Records excerpted from a collection:
----------------

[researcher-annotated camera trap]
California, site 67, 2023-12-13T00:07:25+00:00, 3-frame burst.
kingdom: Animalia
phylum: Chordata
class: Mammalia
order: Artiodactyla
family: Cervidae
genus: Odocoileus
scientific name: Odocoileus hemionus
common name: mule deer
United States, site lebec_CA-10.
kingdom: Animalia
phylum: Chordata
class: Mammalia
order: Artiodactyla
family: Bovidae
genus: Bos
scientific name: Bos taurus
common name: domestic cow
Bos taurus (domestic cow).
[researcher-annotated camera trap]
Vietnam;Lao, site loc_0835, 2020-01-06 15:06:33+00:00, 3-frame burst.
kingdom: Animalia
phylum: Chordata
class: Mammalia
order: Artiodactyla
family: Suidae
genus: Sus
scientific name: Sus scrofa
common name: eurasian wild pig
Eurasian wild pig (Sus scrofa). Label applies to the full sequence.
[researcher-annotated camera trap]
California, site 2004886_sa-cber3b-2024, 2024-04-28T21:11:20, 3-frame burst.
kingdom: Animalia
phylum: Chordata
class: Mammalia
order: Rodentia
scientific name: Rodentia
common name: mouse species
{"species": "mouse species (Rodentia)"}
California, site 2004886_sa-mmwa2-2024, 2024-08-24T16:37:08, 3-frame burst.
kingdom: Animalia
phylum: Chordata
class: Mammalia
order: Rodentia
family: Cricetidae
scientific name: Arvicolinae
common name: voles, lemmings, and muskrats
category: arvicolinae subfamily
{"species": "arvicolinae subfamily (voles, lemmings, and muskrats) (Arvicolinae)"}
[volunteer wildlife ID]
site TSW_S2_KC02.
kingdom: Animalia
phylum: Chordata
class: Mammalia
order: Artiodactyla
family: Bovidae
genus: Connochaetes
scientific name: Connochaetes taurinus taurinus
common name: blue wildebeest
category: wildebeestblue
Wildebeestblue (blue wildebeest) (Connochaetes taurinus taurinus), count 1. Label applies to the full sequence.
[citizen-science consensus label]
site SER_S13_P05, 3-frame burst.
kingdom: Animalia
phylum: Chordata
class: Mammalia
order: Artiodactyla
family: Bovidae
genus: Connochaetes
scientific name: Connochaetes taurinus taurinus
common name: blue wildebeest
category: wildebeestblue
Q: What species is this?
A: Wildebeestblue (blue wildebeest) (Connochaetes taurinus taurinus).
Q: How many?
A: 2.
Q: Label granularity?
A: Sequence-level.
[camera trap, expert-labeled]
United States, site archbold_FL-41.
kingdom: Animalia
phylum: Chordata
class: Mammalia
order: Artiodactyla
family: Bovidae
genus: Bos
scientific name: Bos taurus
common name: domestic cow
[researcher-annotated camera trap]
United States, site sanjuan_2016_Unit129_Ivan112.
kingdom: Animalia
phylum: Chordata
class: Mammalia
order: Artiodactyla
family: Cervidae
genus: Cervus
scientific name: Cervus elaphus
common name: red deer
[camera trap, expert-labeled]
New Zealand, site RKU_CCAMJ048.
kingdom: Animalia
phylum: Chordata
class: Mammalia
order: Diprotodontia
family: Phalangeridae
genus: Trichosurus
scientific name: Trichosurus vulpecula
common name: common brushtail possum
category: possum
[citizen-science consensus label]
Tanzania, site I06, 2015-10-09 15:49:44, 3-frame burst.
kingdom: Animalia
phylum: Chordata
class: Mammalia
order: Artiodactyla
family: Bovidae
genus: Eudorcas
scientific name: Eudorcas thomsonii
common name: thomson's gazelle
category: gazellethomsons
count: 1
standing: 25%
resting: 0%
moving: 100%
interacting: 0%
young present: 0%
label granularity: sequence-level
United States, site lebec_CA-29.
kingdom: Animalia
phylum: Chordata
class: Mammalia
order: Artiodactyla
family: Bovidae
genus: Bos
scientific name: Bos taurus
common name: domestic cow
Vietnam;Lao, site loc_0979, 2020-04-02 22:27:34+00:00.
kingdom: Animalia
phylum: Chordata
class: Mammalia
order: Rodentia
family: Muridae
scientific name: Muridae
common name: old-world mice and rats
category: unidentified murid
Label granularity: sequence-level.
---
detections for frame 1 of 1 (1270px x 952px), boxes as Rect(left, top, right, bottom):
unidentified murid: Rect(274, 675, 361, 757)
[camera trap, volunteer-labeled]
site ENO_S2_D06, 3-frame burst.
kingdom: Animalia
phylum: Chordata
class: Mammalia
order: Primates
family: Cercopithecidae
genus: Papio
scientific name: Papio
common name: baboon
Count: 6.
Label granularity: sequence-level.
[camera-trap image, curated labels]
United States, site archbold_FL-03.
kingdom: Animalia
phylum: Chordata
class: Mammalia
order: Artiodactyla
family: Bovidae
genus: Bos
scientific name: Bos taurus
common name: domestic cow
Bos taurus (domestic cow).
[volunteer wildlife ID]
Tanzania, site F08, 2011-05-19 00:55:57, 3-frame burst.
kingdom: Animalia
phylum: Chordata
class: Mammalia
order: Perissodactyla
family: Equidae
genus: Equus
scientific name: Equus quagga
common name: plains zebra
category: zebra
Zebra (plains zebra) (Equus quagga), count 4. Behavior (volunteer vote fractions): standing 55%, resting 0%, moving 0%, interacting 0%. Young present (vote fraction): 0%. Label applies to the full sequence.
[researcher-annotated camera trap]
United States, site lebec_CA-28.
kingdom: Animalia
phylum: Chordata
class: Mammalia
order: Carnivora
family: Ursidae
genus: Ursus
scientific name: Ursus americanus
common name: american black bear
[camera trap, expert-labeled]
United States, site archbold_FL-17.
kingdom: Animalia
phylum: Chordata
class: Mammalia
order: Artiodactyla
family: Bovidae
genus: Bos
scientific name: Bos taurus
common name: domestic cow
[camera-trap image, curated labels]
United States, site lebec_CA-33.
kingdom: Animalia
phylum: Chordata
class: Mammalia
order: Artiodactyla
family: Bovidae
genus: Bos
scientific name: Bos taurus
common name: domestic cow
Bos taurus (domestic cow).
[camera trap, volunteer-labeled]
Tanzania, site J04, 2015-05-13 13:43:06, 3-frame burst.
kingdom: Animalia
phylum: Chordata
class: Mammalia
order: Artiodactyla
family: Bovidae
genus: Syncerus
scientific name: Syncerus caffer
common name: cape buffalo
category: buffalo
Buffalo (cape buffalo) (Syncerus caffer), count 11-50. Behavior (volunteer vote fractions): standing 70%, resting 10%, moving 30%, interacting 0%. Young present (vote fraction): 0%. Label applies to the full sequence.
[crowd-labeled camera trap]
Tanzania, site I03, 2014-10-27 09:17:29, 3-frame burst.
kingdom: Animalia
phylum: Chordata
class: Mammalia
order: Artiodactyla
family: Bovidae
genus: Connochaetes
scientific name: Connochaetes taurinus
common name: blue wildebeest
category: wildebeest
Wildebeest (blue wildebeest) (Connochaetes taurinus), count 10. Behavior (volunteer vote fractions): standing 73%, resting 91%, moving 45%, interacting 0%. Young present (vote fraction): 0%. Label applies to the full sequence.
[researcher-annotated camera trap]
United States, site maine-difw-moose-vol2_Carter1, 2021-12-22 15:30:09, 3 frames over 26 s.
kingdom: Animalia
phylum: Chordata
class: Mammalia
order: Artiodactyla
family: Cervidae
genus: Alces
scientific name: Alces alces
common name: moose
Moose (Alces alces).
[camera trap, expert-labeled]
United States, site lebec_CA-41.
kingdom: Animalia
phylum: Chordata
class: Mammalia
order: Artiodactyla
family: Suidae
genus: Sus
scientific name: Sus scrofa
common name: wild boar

----------------

YOUR ASSIGNMENT: Within the records above, determine the number of lines that hold the word "species" and return only that value.

OUTPUT: 4